=== Information given ===

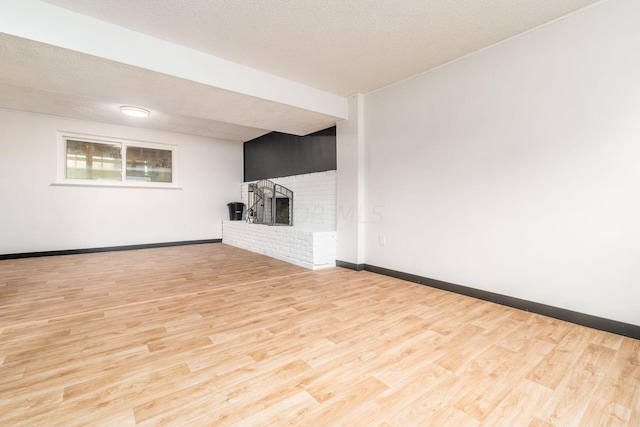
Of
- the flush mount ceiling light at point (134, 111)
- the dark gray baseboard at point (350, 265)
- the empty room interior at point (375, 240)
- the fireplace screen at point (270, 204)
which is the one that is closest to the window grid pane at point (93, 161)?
the empty room interior at point (375, 240)

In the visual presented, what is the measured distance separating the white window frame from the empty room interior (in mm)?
797

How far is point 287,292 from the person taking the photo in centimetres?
289

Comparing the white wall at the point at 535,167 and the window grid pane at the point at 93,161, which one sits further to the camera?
the window grid pane at the point at 93,161

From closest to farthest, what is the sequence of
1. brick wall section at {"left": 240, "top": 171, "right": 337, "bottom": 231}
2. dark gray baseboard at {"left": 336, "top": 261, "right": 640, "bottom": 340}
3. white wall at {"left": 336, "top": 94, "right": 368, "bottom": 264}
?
dark gray baseboard at {"left": 336, "top": 261, "right": 640, "bottom": 340} → white wall at {"left": 336, "top": 94, "right": 368, "bottom": 264} → brick wall section at {"left": 240, "top": 171, "right": 337, "bottom": 231}

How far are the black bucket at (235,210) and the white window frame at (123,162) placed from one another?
3.68 ft

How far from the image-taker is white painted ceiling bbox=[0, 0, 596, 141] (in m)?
2.09

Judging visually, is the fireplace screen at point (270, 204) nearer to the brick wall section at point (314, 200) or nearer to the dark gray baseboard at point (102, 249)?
the brick wall section at point (314, 200)

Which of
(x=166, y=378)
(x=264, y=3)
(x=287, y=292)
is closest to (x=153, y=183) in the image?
(x=287, y=292)

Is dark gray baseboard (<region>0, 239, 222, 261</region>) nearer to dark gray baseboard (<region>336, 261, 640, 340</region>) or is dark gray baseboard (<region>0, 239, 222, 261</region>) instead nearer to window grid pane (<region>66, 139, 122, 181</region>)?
window grid pane (<region>66, 139, 122, 181</region>)

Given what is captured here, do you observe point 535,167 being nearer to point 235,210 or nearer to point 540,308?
point 540,308

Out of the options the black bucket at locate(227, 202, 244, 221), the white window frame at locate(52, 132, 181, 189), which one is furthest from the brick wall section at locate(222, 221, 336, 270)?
the white window frame at locate(52, 132, 181, 189)

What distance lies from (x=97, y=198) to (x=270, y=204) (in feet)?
9.93

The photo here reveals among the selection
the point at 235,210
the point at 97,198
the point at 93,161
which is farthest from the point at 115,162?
the point at 235,210

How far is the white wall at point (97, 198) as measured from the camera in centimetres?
452
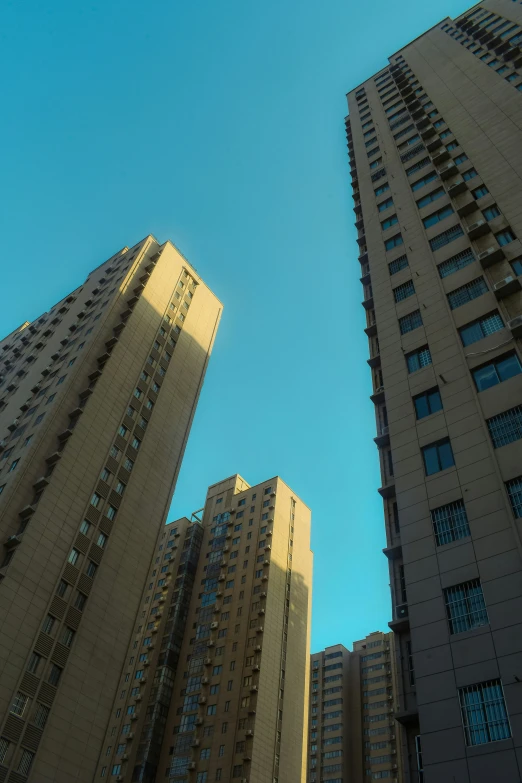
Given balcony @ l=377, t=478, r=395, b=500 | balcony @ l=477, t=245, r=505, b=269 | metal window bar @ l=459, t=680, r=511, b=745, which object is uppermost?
balcony @ l=477, t=245, r=505, b=269

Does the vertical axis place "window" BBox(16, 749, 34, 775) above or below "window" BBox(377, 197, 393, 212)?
below

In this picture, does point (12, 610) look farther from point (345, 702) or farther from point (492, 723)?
point (345, 702)

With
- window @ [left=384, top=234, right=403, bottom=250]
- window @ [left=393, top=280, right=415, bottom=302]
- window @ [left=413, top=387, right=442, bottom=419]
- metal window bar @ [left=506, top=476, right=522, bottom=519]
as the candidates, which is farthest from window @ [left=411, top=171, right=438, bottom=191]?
metal window bar @ [left=506, top=476, right=522, bottom=519]

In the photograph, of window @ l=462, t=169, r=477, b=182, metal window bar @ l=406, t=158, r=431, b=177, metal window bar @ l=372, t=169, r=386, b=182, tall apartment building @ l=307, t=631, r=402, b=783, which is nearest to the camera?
window @ l=462, t=169, r=477, b=182

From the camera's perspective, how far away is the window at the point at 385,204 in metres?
39.2

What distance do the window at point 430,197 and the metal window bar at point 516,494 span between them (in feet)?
69.7

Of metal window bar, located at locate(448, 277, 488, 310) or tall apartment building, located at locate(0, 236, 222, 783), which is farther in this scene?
tall apartment building, located at locate(0, 236, 222, 783)

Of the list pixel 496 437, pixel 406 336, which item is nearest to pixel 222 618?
pixel 406 336

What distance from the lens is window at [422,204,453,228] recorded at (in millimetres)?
34156

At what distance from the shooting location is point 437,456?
23344mm

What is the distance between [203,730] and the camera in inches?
2317

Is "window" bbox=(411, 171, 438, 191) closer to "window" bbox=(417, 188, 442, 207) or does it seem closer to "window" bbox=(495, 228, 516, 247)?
"window" bbox=(417, 188, 442, 207)

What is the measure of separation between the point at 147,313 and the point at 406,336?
29.1 meters

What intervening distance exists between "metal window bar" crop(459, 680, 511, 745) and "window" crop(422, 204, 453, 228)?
2491cm
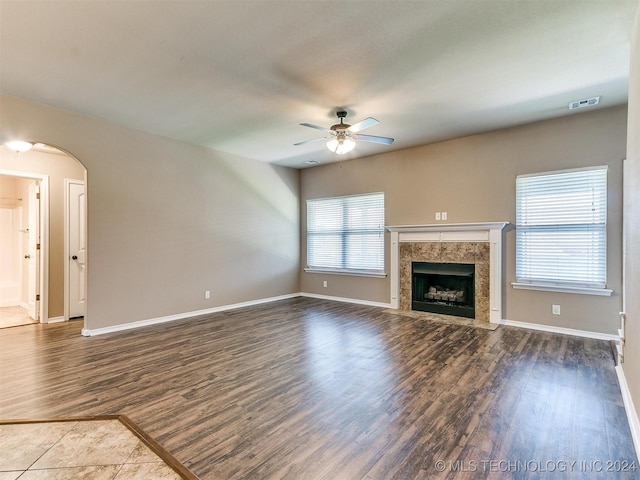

===

◆ Short exercise ◆
Collect every line above that contains the string "nearest", matching case exactly.

◆ Answer to the task ◆
In the photograph, of window @ l=462, t=169, r=477, b=182, metal window bar @ l=406, t=158, r=431, b=177, metal window bar @ l=372, t=169, r=386, b=182, tall apartment building @ l=307, t=631, r=402, b=783, which is nearest to the camera?
Of the list pixel 496 437, pixel 406 336, which item is nearest to pixel 222 618?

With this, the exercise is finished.